4.5.3 Selecting a frame (‘up’, ‘down’, ‘frame’)

Commands for listing source code in your script work on whichever stack frame is selected at the moment. Here are the commands for selecting a stack frame; all of them finish by printing a brief description of the stack frame just selected.

up [n]

Move n frames up the stack. For positive numbers n, this advances toward the outermost frame, to higher frame numbers, to frames that have existed longer. Using a negative n is the same as issuing a down command of the absolute value of the n. Using zero for n does no frame adjustment, but since the current position is redisplayed, it may trigger a resynchronization if there is a front end also watching over things.

n defaults to one. You may abbreviate up as u.

down [n]

Move n frames down the stack. For positive numbers n, this advances toward the innermost frame, to lower frame numbers, to frames that were created more recently. Using a negative n is the same as issuing a up command of the absolute value of the n. Using zero for n does no frame adjustment, but since the current position is redisplayed, it may trigger a resynchronization if there is a front end also watching over things.

n defaults to one. You may abbreviate down as do.

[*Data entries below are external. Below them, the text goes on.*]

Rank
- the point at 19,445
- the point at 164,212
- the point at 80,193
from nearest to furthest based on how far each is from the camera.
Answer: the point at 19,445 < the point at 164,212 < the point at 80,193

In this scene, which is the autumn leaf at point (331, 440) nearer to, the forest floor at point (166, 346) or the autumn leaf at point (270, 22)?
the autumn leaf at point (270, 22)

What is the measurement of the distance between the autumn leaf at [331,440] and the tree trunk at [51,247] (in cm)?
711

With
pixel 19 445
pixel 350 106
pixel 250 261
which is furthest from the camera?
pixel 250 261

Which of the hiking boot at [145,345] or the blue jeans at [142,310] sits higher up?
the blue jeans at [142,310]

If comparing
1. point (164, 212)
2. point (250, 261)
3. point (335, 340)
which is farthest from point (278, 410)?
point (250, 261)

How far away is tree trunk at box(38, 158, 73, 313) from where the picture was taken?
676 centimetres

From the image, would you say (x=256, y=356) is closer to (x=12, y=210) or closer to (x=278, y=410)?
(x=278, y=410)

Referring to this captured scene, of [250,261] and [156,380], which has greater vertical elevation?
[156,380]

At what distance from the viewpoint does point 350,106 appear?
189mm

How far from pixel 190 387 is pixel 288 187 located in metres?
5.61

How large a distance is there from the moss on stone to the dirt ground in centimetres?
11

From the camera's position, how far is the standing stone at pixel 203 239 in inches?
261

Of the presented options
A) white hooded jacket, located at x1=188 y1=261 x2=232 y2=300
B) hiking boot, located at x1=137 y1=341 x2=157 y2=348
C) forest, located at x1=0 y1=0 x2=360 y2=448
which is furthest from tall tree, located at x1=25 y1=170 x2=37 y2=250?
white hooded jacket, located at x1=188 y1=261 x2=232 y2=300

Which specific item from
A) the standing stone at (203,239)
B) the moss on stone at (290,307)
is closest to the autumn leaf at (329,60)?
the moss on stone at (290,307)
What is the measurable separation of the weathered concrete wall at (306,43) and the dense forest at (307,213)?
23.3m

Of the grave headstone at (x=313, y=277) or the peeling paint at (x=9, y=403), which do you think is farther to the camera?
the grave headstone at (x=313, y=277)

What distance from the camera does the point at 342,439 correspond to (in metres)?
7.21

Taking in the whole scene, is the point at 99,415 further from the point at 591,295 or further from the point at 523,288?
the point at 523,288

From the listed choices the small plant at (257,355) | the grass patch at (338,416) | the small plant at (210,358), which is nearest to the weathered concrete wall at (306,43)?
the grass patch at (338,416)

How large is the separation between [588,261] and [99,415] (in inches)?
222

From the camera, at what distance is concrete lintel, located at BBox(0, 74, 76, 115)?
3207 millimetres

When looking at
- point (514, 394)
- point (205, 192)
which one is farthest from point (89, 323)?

All of these commands end by printing two lines of output describing the frame. The first line shows the frame number, the function name, the arguments, and the source file and line number of execution in that frame. The second line shows the text of that source line.

For example:

bashdb<8> up
19:	sourced_fn
bashdb<8> T
##0 in file `./bashtest-sourced' at line 8
->1 sourced_fn() called from file `bashtest-sourced' at line 19
##2 source() called from file `bashdb-test1' at line 23
##3 fn2() called from file `bashdb-test1' at line 33
##4 fn1() called from file `bashdb-test1' at line 42
##5 main() called from file `bashdb-test1' at line 0

After such a printout, the list command with no arguments prints ten lines centered on the point of execution in the frame. See Printing source lines.

frame args

The frame command allows you to move from one stack frame to another, and to print the stack frame you select. args is the the stack frame number; frame 0 then will always show the current and most recent stack frame.

If a negative number is given, counting is from the other end of the stack frame, so frame -1 shows the least-recent, outermost or most “main” stack frame.

Without an argument, frame prints the current stack frame. Since the current position is redisplayed, it may trigger a resynchronization if there is a front end also watching over things.